--- Problem details ---
A word-for-word copy of the data is what's wanted; pictures stay out of it.

--- Exercise materials ---
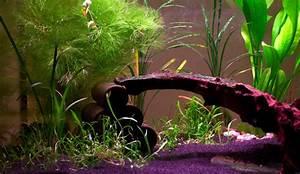 Aquarium Gestaltung Bilder : aquarium zu weihnachten geschenkt bekommen was tun ~ Lizthompson.info Haus und Dekorationen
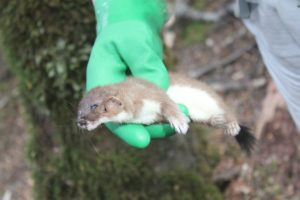 Dead_stoat,_trapped_in_Fiordland_National_Park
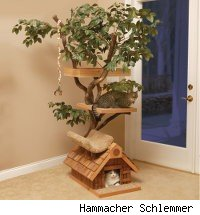 Gift Your Cats a Tree House Complete With a Real Tree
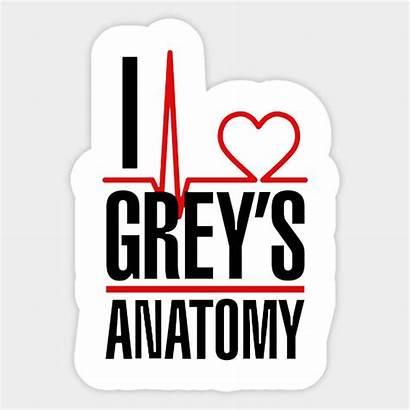Anatomy Greys Grey Sticker Teepublic Shirt Svg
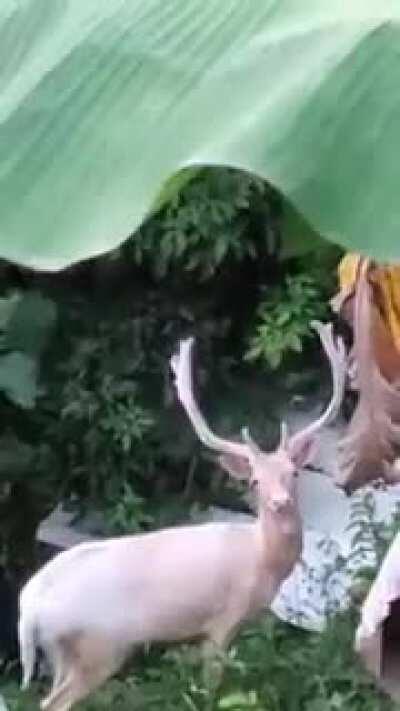 Video que compartieron en mi groupchat familiar: Venados en el barrio Quemados de San Lorenzo (Video shared in my family groupchat: Deer seen in Quemados, San Lorenzo, PR)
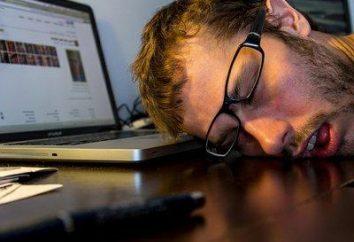 Co zrobić, gdy znudzony przy komputerze? Internet, aby Ci pomóc!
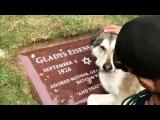 Собачка плачет на могиле хозяина Not Vine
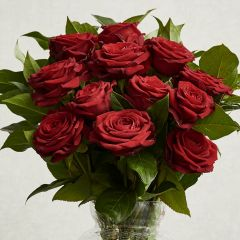 Dozen Red Freedom Roses Bouquet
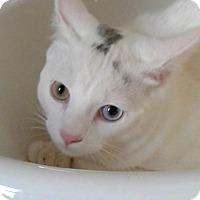 Adopt A Pet :: Angelo - New  York City, NY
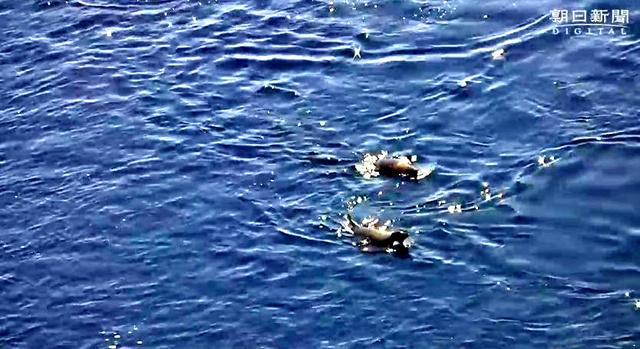 泳ぐアデレーペンギン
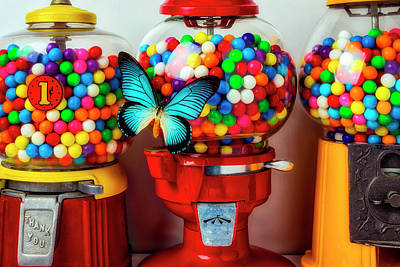 Photograph - Bubblegum Machines And Butterfly by Garry Gay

--- Final answer ---
 Aquarium Gestaltung Bilder : aquarium zu weihnachten geschenkt bekommen was tun ~ Lizthompson.info Haus und Dekorationen
 Dead_stoat,_trapped_in_Fiordland_National_Park
 Gift Your Cats a Tree House Complete With a Real Tree
Anatomy Greys Grey Sticker Teepublic Shirt Svg
 Video que compartieron en mi groupchat familiar: Venados en el barrio Quemados de San Lorenzo (Video shared in my family groupchat: Deer seen in Quemados, San Lorenzo, PR)
 Co zrobić, gdy znudzony przy komputerze? Internet, aby Ci pomóc!
 Собачка плачет на могиле хозяина Not Vine
 Dozen Red Freedom Roses Bouquet
 Adopt A Pet :: Angelo - New  York City, NY
 泳ぐアデレーペンギン
 Photograph - Bubblegum Machines And Butterfly by Garry Gay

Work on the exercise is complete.